>> begin

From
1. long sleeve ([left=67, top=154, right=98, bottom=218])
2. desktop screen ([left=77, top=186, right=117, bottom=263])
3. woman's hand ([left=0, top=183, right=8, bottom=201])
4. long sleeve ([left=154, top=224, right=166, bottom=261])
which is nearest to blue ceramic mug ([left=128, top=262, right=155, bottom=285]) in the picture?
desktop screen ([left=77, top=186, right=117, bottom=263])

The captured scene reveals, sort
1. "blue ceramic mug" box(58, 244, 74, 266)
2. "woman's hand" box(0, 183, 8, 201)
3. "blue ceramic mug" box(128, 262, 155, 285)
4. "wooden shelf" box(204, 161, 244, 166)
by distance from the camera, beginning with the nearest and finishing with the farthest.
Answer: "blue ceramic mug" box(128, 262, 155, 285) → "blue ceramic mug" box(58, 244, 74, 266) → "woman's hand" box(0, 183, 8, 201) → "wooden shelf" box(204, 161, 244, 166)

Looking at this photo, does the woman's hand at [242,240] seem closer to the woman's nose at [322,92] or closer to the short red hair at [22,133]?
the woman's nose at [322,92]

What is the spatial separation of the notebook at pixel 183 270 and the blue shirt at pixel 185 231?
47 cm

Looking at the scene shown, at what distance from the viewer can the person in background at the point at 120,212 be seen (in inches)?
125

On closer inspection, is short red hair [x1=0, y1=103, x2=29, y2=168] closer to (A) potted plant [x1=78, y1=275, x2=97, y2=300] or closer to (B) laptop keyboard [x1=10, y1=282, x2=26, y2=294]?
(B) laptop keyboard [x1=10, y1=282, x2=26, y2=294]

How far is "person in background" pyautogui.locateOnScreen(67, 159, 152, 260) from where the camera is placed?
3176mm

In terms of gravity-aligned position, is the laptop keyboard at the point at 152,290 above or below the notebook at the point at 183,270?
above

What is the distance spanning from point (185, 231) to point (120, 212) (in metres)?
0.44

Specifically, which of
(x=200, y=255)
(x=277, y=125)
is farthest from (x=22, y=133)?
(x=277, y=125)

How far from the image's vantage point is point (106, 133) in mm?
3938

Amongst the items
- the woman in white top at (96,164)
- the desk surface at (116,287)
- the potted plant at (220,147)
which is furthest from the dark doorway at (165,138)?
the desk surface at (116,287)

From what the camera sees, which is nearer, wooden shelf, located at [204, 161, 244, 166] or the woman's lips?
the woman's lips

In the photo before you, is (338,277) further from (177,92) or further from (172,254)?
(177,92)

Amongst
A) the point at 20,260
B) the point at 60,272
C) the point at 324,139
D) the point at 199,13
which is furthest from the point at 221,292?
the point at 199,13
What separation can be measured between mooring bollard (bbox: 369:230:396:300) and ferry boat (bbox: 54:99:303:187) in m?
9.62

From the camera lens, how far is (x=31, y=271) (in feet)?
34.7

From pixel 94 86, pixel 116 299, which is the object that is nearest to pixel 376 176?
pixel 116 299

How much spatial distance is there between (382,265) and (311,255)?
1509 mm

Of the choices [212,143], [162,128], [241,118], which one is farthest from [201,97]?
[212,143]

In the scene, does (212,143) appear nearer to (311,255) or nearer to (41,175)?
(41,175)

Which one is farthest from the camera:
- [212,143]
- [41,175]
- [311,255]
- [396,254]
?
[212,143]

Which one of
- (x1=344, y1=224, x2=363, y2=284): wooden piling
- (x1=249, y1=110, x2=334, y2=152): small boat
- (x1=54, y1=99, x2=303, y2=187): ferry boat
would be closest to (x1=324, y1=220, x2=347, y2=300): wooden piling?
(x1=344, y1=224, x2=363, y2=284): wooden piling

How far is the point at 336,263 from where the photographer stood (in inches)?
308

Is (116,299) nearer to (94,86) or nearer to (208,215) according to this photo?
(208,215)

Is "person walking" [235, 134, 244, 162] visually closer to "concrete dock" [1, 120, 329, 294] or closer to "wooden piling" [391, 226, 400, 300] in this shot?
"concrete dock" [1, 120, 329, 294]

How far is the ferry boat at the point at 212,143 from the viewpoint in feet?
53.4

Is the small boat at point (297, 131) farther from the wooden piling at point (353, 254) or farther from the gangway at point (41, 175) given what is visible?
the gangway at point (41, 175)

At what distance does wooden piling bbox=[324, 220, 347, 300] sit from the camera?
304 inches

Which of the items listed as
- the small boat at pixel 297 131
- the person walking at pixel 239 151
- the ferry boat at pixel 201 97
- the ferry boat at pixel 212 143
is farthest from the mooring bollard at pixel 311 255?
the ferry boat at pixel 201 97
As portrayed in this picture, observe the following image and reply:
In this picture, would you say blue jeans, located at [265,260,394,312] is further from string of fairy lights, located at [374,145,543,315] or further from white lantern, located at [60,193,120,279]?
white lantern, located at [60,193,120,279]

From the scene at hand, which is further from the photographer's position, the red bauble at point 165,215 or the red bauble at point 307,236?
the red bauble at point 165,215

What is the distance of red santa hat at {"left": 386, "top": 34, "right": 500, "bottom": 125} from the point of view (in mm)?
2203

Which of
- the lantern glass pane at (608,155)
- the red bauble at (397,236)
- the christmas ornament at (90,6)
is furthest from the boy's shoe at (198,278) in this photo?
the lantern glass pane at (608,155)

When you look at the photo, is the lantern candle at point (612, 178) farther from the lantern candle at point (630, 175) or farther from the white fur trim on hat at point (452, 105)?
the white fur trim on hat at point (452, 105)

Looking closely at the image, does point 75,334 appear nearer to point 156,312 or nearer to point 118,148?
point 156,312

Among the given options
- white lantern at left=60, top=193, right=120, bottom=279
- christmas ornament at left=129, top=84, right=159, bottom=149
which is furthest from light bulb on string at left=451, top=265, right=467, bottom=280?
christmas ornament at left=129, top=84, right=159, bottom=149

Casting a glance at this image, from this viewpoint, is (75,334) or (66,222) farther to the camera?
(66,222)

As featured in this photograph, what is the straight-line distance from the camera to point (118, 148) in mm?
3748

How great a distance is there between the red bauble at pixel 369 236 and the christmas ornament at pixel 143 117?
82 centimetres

>> end

* _DESCRIPTION OF THE TASK_:
Reproduce the lines from the one containing "When you look" to the end of the entries, keeping both ends and adding nothing.

* _RESULT OF THIS EXERCISE_:
When you look at the photo, is the lantern candle at point (612, 178) farther from the lantern candle at point (630, 175) or farther from the white fur trim on hat at point (452, 105)?
the white fur trim on hat at point (452, 105)

Looking closely at the image, does point 75,334 appear nearer to point 156,312 or nearer to point 118,148?
point 156,312

Among the given options
- white lantern at left=60, top=193, right=120, bottom=279
- christmas ornament at left=129, top=84, right=159, bottom=149
which is furthest from light bulb on string at left=451, top=265, right=467, bottom=280?
christmas ornament at left=129, top=84, right=159, bottom=149

Casting a glance at this image, from this viewpoint, is (75,334) or (66,222) farther to the camera?
(66,222)

As featured in this photograph, what is the straight-line distance from the camera to point (118, 148) in mm?
3748

How great a distance is there between the red bauble at pixel 369 236 and the christmas ornament at pixel 143 117?
82 centimetres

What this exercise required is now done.